[Source text]:
== == ==

Sir John "Jack" Stewart-Clark, 3rd Baronet (born 17 September 1929) is a British businessman and former Member of the European Parliament (MEP). He represented the Conservative and Unionist Party in the European Parliament from 1979 until 1999.

Early life
John Stewart-Clark was born in Queensferry, Scotland. Stewart-Clark is the son of Sir Stewart Stewart-Clark, 2nd Baronet, and his wife Jane. Stewart-Clark was educated at Eton. He also attended Balliol College, Oxford, followed by the Harvard Business School, after his National Service, during which he had been commissioned into the Coldstream Guards in 1948, serving in North Africa. He was appointed in 1958 to the Royal Company of Archers, the Queen's Bodyguard in Scotland.

From 1953 to 1969, Stewart-Clark worked with the family firm of J. & P. Coats Ltd in Uruguay, Canada, Spain, Holland, Portugal and Pakistan. In 1969, he joined Philips, and he was Managing Director of Philips Electrical Ltd from 1970 to 1975, and of Pye Ltd. from 1975 to 1979. From 1979, he served as a non-executive director of several firms, including A.T. Kearney and TSB Scotland.

== == ==

[Supplied data]:
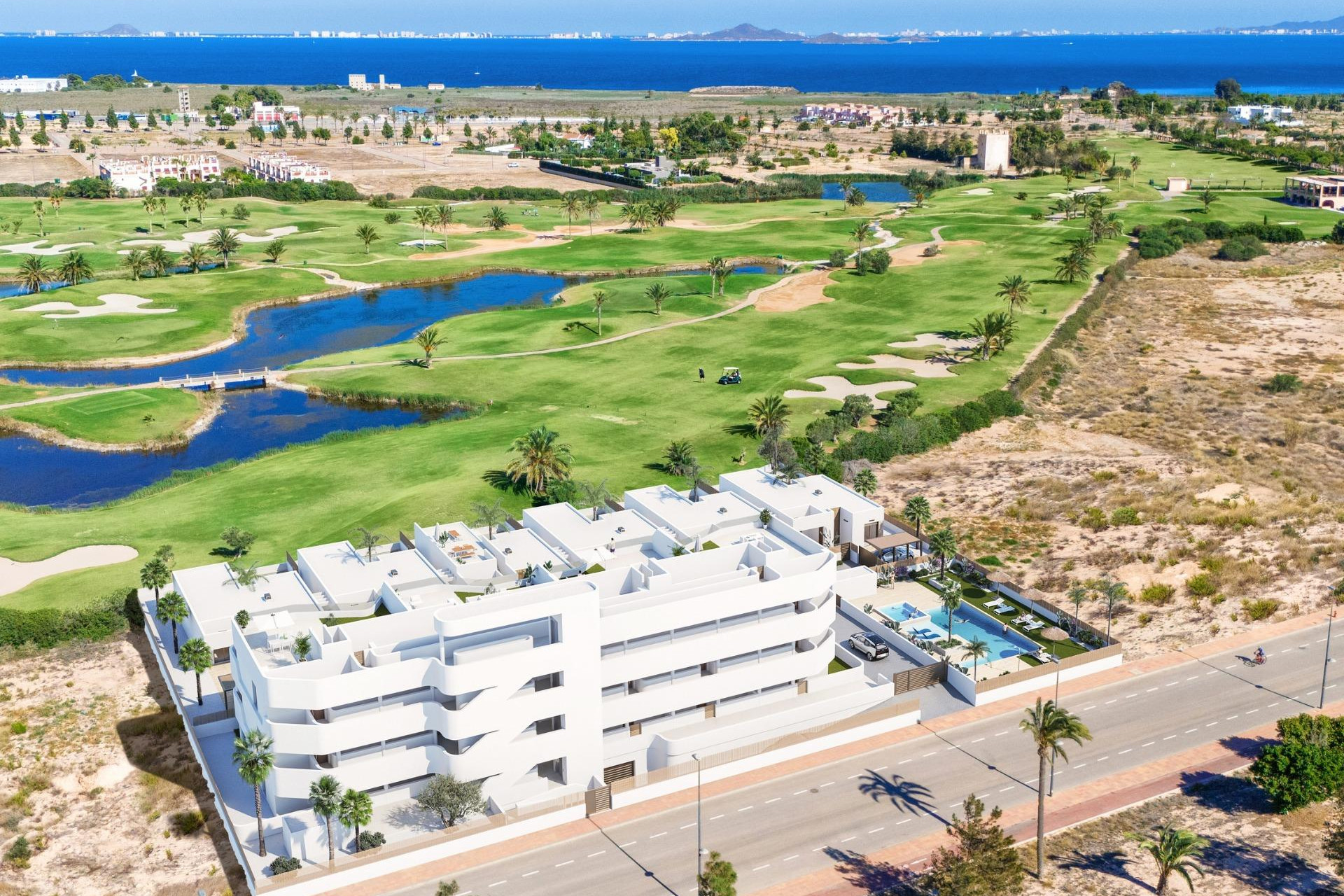 Nieuwbouw - Penthouse - Los Alcazares - Serena Golf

== == ==

Copy out the Stewart-Clark biography in full, word for word. This data has no connection to the text.

[Written answer]:
Sir John "Jack" Stewart-Clark, 3rd Baronet (born 17 September 1929) is a British businessman and former Member of the European Parliament (MEP). He represented the Conservative and Unionist Party in the European Parliament from 1979 until 1999.

Early life
John Stewart-Clark was born in Queensferry, Scotland. Stewart-Clark is the son of Sir Stewart Stewart-Clark, 2nd Baronet, and his wife Jane. Stewart-Clark was educated at Eton. He also attended Balliol College, Oxford, followed by the Harvard Business School, after his National Service, during which he had been commissioned into the Coldstream Guards in 1948, serving in North Africa. He was appointed in 1958 to the Royal Company of Archers, the Queen's Bodyguard in Scotland.

From 1953 to 1969, Stewart-Clark worked with the family firm of J. & P. Coats Ltd in Uruguay, Canada, Spain, Holland, Portugal and Pakistan. In 1969, he joined Philips, and he was Managing Director of Philips Electrical Ltd from 1970 to 1975, and of Pye Ltd. from 1975 to 1979. From 1979, he served as a non-executive director of several firms, including A.T. Kearney and TSB Scotland.